Restate word for word every line from the top of the data below down through the line that holds "scientific name: Odocoileus hemionus".

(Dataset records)
-- -- --

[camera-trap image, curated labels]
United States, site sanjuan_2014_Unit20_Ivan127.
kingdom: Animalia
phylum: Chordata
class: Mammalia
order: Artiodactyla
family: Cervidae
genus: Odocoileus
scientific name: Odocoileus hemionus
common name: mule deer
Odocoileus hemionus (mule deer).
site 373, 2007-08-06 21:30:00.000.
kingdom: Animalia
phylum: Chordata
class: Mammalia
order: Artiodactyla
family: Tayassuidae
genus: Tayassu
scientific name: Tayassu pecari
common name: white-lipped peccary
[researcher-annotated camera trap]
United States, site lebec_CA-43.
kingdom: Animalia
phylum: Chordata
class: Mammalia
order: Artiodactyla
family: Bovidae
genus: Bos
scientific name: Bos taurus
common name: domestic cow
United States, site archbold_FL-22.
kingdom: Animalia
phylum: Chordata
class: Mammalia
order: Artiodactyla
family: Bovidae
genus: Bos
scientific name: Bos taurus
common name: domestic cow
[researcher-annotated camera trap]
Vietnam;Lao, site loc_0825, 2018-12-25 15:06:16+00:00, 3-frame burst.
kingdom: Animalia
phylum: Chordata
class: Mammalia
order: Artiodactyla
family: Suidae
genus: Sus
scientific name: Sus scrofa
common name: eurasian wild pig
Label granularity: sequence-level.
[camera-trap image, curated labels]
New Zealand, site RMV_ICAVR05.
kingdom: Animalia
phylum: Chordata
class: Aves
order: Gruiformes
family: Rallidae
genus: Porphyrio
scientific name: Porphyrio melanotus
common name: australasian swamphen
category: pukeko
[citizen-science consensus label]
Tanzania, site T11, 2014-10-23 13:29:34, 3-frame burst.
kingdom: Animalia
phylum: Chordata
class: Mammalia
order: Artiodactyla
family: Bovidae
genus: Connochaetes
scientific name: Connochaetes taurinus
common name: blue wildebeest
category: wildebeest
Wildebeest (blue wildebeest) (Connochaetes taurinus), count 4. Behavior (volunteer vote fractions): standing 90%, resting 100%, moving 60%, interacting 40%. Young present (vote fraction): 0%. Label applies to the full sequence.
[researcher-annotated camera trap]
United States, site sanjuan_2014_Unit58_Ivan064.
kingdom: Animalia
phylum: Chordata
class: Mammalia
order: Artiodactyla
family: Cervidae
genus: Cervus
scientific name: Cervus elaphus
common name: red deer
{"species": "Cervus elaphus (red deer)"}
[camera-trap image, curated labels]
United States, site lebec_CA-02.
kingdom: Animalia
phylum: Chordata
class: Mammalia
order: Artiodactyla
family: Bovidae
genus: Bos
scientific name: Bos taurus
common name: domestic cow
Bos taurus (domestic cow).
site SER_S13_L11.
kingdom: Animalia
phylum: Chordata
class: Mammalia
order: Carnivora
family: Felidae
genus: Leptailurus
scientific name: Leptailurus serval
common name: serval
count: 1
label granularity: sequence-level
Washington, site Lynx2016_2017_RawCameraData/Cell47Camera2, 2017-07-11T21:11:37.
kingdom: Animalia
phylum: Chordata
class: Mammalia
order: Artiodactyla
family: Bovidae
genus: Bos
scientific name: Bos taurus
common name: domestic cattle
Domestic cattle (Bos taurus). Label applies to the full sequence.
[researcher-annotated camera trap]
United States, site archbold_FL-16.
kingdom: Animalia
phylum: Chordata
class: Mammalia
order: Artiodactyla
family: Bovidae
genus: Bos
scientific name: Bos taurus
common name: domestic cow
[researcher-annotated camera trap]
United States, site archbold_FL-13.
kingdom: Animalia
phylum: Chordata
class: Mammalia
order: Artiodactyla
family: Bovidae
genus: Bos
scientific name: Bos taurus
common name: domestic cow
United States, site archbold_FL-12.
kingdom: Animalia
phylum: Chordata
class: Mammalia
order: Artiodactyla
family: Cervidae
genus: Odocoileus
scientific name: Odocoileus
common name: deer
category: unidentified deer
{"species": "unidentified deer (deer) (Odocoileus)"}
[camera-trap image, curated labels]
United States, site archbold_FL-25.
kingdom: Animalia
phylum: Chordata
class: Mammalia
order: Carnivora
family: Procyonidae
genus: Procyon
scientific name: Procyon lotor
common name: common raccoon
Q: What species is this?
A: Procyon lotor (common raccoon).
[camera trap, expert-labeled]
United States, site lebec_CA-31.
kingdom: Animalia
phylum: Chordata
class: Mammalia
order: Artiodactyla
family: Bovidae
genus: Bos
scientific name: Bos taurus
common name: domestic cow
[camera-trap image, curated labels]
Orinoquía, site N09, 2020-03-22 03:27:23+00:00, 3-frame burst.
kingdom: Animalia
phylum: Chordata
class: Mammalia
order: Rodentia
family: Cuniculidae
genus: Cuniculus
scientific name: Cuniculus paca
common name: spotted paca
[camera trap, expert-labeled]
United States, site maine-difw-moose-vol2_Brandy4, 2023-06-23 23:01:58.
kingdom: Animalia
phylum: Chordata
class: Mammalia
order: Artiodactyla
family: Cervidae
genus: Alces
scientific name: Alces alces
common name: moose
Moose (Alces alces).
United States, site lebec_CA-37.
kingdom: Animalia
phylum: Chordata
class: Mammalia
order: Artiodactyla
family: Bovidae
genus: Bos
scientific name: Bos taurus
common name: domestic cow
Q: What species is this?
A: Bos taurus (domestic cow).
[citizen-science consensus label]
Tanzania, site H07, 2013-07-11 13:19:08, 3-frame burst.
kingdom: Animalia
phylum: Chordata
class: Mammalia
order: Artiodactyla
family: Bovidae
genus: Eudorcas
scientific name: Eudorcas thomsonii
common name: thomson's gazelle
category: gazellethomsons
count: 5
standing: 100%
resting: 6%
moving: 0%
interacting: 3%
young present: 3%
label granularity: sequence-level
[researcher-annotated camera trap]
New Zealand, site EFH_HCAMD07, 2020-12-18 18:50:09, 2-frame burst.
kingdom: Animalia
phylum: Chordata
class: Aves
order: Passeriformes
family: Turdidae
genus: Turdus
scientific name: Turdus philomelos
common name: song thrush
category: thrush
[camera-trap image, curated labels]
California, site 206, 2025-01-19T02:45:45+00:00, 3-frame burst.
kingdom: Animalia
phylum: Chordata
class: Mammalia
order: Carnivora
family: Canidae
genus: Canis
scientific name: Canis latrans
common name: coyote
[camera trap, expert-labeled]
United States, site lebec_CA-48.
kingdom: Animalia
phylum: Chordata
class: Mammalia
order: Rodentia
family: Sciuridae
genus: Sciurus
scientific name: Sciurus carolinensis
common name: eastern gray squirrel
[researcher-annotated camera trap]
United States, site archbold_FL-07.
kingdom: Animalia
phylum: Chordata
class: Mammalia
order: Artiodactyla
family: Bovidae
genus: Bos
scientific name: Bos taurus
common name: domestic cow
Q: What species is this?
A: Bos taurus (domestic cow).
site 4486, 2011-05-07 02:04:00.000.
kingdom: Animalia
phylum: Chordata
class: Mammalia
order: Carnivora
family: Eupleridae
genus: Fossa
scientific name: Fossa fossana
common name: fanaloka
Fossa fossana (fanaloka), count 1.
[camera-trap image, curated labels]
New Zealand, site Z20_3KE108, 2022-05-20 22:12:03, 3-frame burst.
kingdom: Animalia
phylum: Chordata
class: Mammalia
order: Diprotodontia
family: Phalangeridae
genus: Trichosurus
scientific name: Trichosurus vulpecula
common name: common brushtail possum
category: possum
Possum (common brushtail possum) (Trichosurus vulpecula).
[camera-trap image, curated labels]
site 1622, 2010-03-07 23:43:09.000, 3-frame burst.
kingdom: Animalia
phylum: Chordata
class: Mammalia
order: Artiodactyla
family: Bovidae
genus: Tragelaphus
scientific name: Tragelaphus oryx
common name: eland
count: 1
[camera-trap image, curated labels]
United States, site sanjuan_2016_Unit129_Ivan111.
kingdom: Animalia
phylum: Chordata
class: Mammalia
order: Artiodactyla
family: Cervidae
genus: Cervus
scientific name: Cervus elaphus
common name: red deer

-- -- --

-- THE ANSWER --
[camera-trap image, curated labels]
United States, site sanjuan_2014_Unit20_Ivan127.
kingdom: Animalia
phylum: Chordata
class: Mammalia
order: Artiodactyla
family: Cervidae
genus: Odocoileus
scientific name: Odocoileus hemionus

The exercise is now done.